Naughton B J, Moran M B, Kadah H, Heman-Ackah Y, Longano J
Department of Medicine, Northwestern University Medical School, Chicago, Illinois, USA.
Ann Emerg Med. 1995 Jun;25(6):751-5. doi: 10.1016/s0196-0644(95)70202-4.
To determine the prevalence of delirium and other alterations in mental status in older adults in the emergency department setting.
Prospective, cross-sectional study.
Private, nonprofit, academic medical center in a densely populated urban area.

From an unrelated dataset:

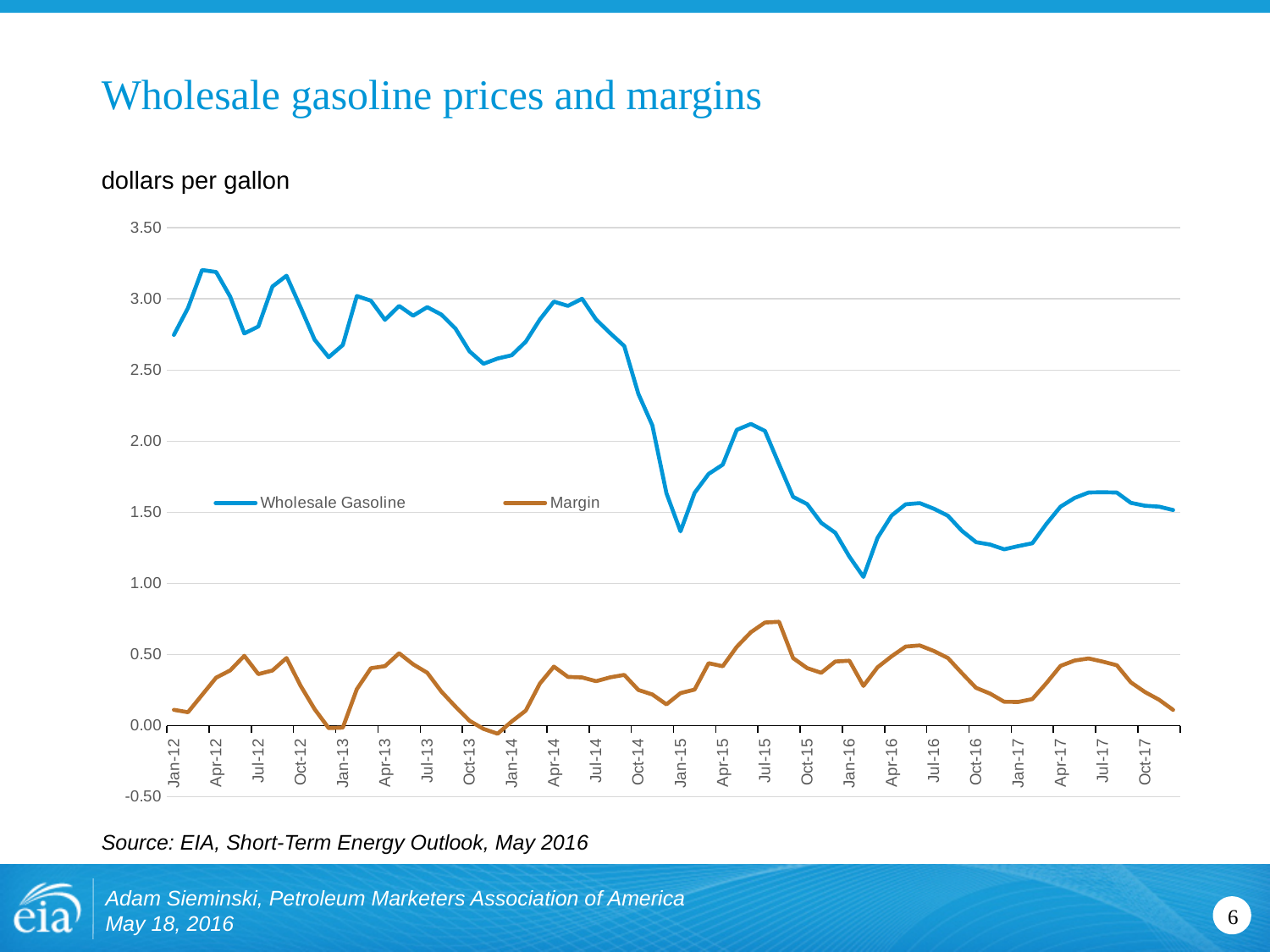
Is the Margin value at Jul-15 greater or less than 0.50? greater How many x-axis tick labels are shown on the chart? 24 Is the Margin value at Jan-17 greater or less than 0.50? less Which is larger, the Wholesale Gasoline value at Apr-12 or at Jan-16? Apr-12 Is the Wholesale Gasoline value at Jan-15 greater or less than 1.50? less Does the Wholesale Gasoline line rise or fall between Jul-14 and Jan-15? Fall How many series does the legend list? 2 What kind of chart is shown on the slide? Line chart What unit is shown above the y axis of the chart? dollars per gallon What is the title of the chart? Wholesale gasoline prices and margins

One hundred eighty-eight adults 70 years or older who presented to the ED.
None.
Delirium and other alterations in mental status were present in 39.9% of the patients studied; 24% of these patients had delirium. Age and severity of illness were positively correlated with alteration in mental status. Patients with alterations in mental status were more likely to be admitted to an inpatient unit. Among those admitted from home, alterations in mental status in the ED were associated with a higher likelihood of institutionalization at discharge.
Alterations in mental status are prevalent in ED patients. Older adults with alterations in mental status, particularly alterations in consciousness and delirium, are at high risk for admission to an inpatient unit and institutionalization after discharge. Standardized mental status testing identified high-risk older adults in the ED.
确定急诊室环境中老年人谵妄及其他精神状态改变的患病率。
前瞻性横断面研究。
人口密集市区的私立非营利性学术医疗中心。
188名70岁及以上到急诊科就诊的成年人。
无。
在研究的患者中,39.9%存在谵妄及其他精神状态改变;其中24%的患者有谵妄。年龄和疾病严重程度与精神状态改变呈正相关。精神状态改变的患者更有可能被收入住院病房。在家中就诊后入院的患者中,急诊科的精神状态改变与出院后入住机构的可能性较高有关。
精神状态改变在急诊患者中很普遍。精神状态改变的老年人,尤其是意识改变和谵妄患者,住院和出院后入住机构的风险很高。标准化的精神状态测试可识别急诊室中的高危老年人。